Rheumatic fever vaccine trials begin

Scientists in Australia and New Zealand recently began human trials of a rheumatic fever vaccine following 20 years of research by an Australian professor.

Rheumatic fever is caused by a bacterial infection that can cause major damage to the heart. Parts of Australia have the highest rates of rheumatic fever in the world, AAP reports.

Michael Good, a professor at Griffith University's Institute for Glycomics, developed the vaccine with scientists from the Queensland Institute of Medical Research.

"Infection rates in remote indigenous communities in Queensland are among the highest in the world," Good said, according to AAP. "Nine out of 10 people affected in this state are indigenous."

The vaccine prevents an infection with Streptococcus A, the bacteria that causes the disease.

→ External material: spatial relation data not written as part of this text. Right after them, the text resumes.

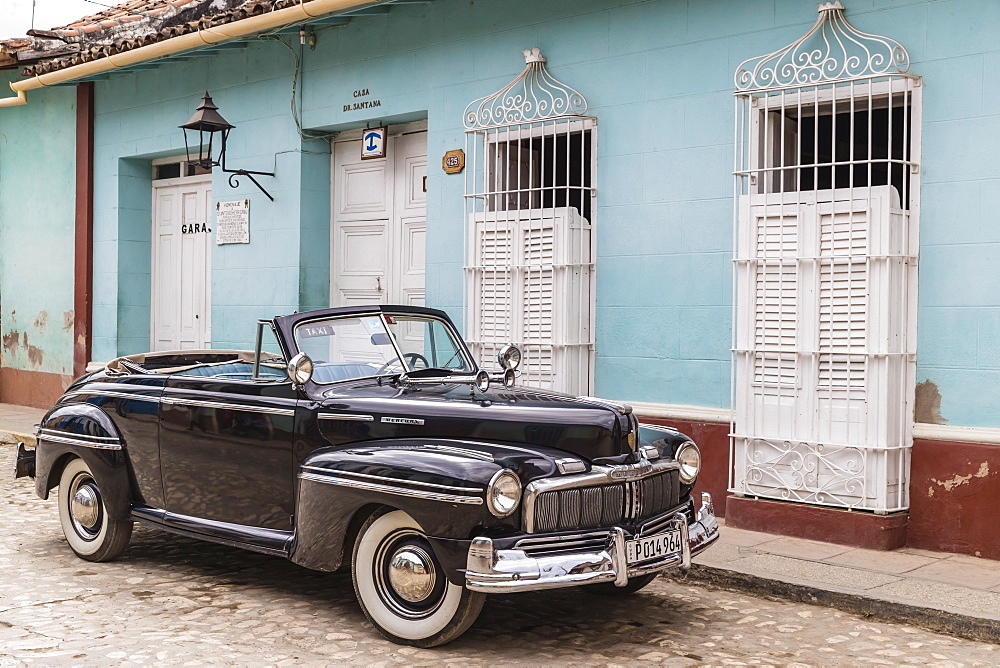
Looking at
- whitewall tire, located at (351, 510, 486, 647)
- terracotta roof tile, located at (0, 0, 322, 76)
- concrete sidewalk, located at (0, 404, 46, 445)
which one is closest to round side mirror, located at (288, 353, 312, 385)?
whitewall tire, located at (351, 510, 486, 647)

Studies in animal models demonstrated that the vaccine was able to trigger the production of antibodies by the immune system to kill the bacteria.

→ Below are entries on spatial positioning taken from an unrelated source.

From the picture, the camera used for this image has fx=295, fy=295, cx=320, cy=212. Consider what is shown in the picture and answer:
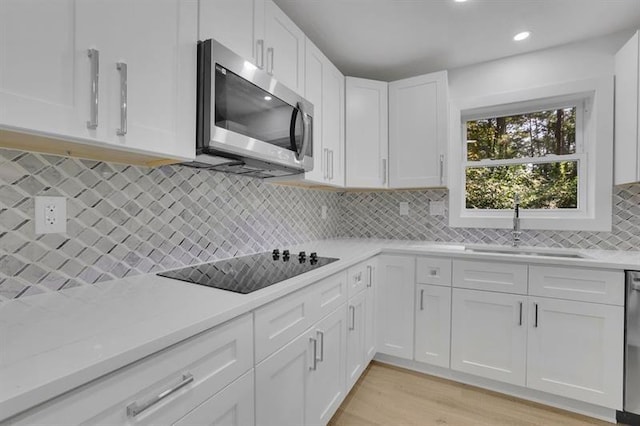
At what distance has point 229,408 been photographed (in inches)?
34.8

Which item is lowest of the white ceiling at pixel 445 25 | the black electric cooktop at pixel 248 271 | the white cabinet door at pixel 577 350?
the white cabinet door at pixel 577 350

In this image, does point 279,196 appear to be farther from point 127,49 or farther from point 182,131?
point 127,49

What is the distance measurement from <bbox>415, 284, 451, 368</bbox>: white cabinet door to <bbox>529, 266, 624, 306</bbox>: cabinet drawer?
0.53 meters

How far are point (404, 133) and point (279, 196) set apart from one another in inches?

"Previous studies have shown the vaccine induces a very effective immune response in rabbits and mice," Good said, according to AAP. "The next important step is to ensure it is safe and does not cause any adverse effects in people, in particular that the vaccine itself doesn't cause any heart damage."

Earlier this month, Sir Peter David Gluckman, the chief science adviser to New Zealand's prime minister, announced a $3 million research collaboration between New Zealand and Australia to develop vaccines against rheumatic fever, reports.